In general, CAM for managing endometriosis hasn’t been extensively researched. Some CAM, like acupuncture, have been used within certain cultures for centuries. When deciding which, if any, CAM is right for you, you can consider what the research has shown (including what’s outlined in this resource), the experiences of people you know, the advice of your healthcare provider, and the potential benefits and costs.

For some of these approaches, you will need to see a specific type of CAM healthcare provider. Your provincial or territorial health card does not usually cover these healthcare providers. Private insurance plans might provide some coverage.

Complementary and alternative medicine options used by people with endometriosis include

Person receiving acupuncture treatment on their back.


This traditional Chinese medicine technique involves putting thin needles into your skin to stimulate points in different areas of your body. Research supports the use of acupuncture to treat some chronic pain conditions like arthritis and lower back pain. More and more evidence is showing that acupuncture can also be helpful in people with endometriosis.

To get acupuncture, you will need to go to a healthcare professional with training in acupuncture or traditional Chinese medicine.


Cannabis comes in many forms. It can be smoked, vaped, ingested (as oils, pills, or edibles), or used topically as creams creams or vaginal suppositories. There are many different ingredients in cannabis that create different effects on your body. THC can make you feel high, and it also has some medical uses. CBD is another ingredient found in some types of cannabis. CBD doesn’t make you high and is used for pain relief and lowering anxiety.

There is some research showing that cannabis can help relieve pain in endometriosis. Research also suggests that for people with endometriosis, cannabis can improve sleep, nausea, anxiety, and depression. But more research is still needed to confirm this. It’s also important to keep in mind that the long-term effects of cannabis use are still not well understood.

Cannabis is legal in Canada, so you can buy cannabis without a prescription. But it’s a good idea to discuss using cannabis to help manage your endometriosis symptoms with a healthcare professional like a nurse practitioner, family doctor, or pain specialist. You can get a prescription for medical cannabis from a doctor or nurse practitioner. Qualified healthcare professionals will also be able to give you advice about how best to use cannabis to manage your pain. If you have a medical cannabis prescription, the cost of cannabis bought with that prescription is a tax-deductible medical expense.

Mother and daughter preparing a healthy meal, by cutting vegetables on the counter.

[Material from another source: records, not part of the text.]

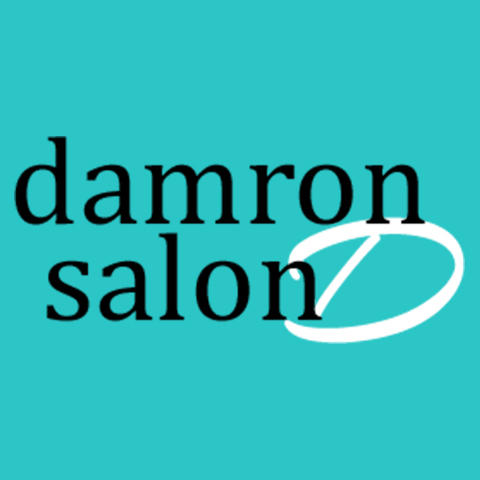Damron Salon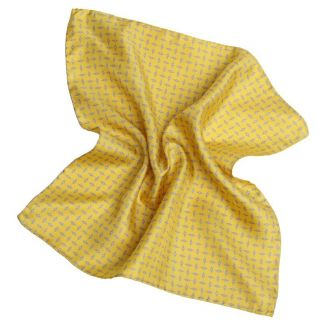 Gift: Every day Outfit silk handkerchiefs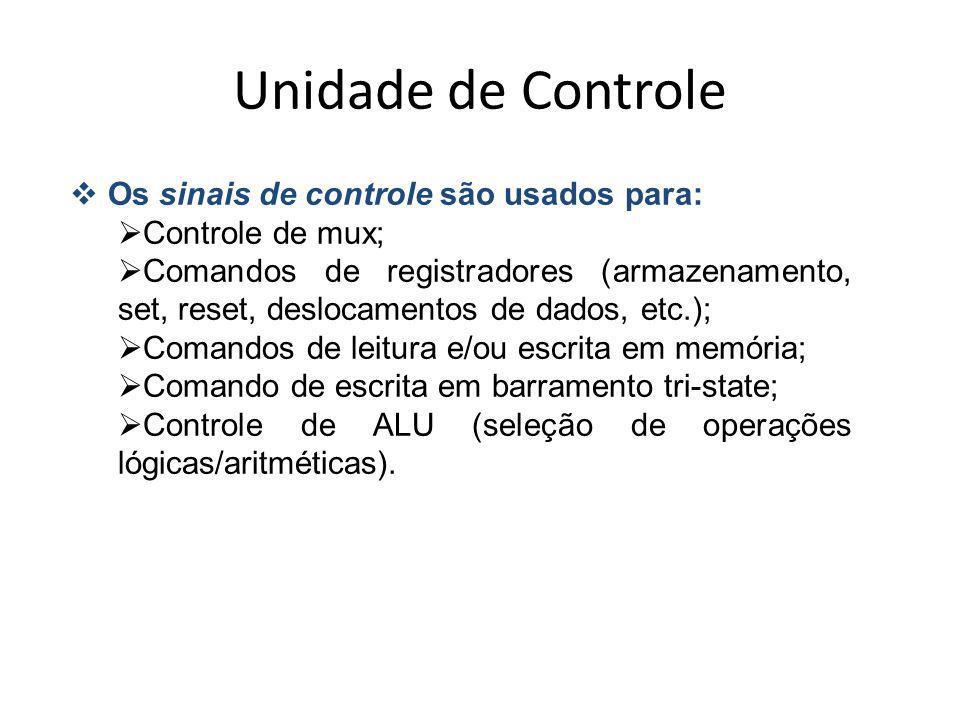 Unidade de Controle Os sinais de controle são usados para: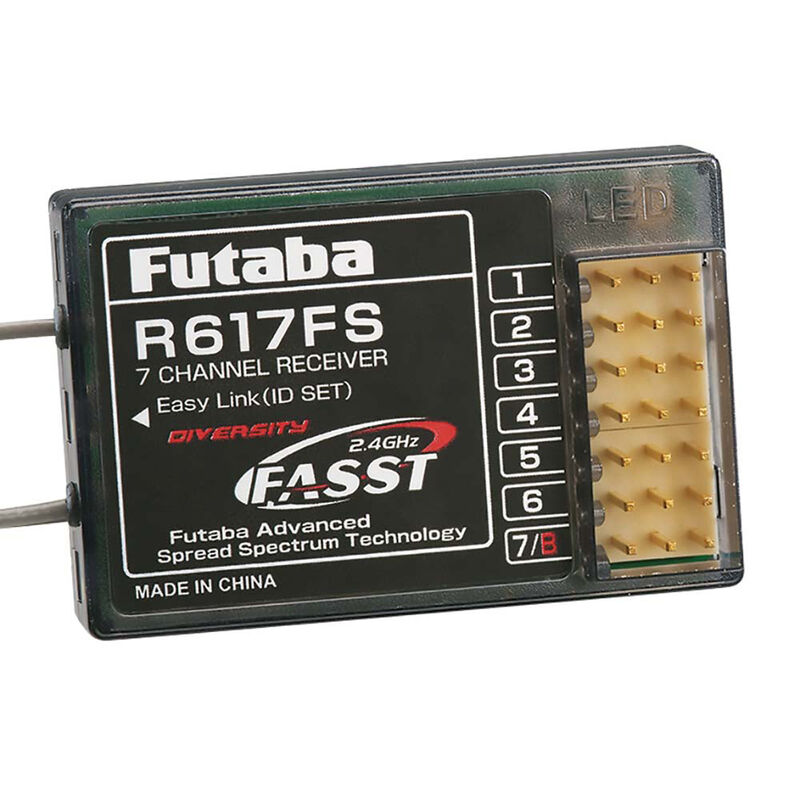 R617FS 7-Channel FASST Receiver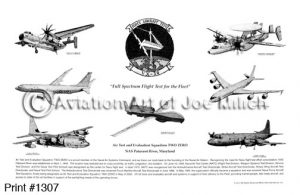 US Navy Squadron Prints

Specific diets that have been studied include:

A gluten-free diet

Following a gluten-free diet means not eating foods that contain gluten. Gluten is found in grains like wheat, barley, and rye. Instead of eating wheat bread, pasta, and other foods containing gluten, people on a gluten-free diet can eat other alternatives like rice or gluten-free versions of bread and pasta.

The Mediterranean diet

This diet focuses on foods that are traditionally part of the diet of countries that are on the Mediterranean Sea, like Spain, France, Greece, Italy, Morocco, Egypt, and Lebanon. These foods include fruits, vegetables, whole grains, beans, nuts, seeds, low amounts of healthy fats like olive oil, and low to moderate amounts of fish, poultry and eggs.

A low FODMAP diet

(Fermentable Oligosaccharides, Disaccharides, Monosaccharides And Polyols). This diet reduces FODMAPs, which are types of carbohydrates that can cause digestive issues like bloating. FODMAPS are found in onions, garlic, wheat, some dairy products, beans, and some fruits and vegetables.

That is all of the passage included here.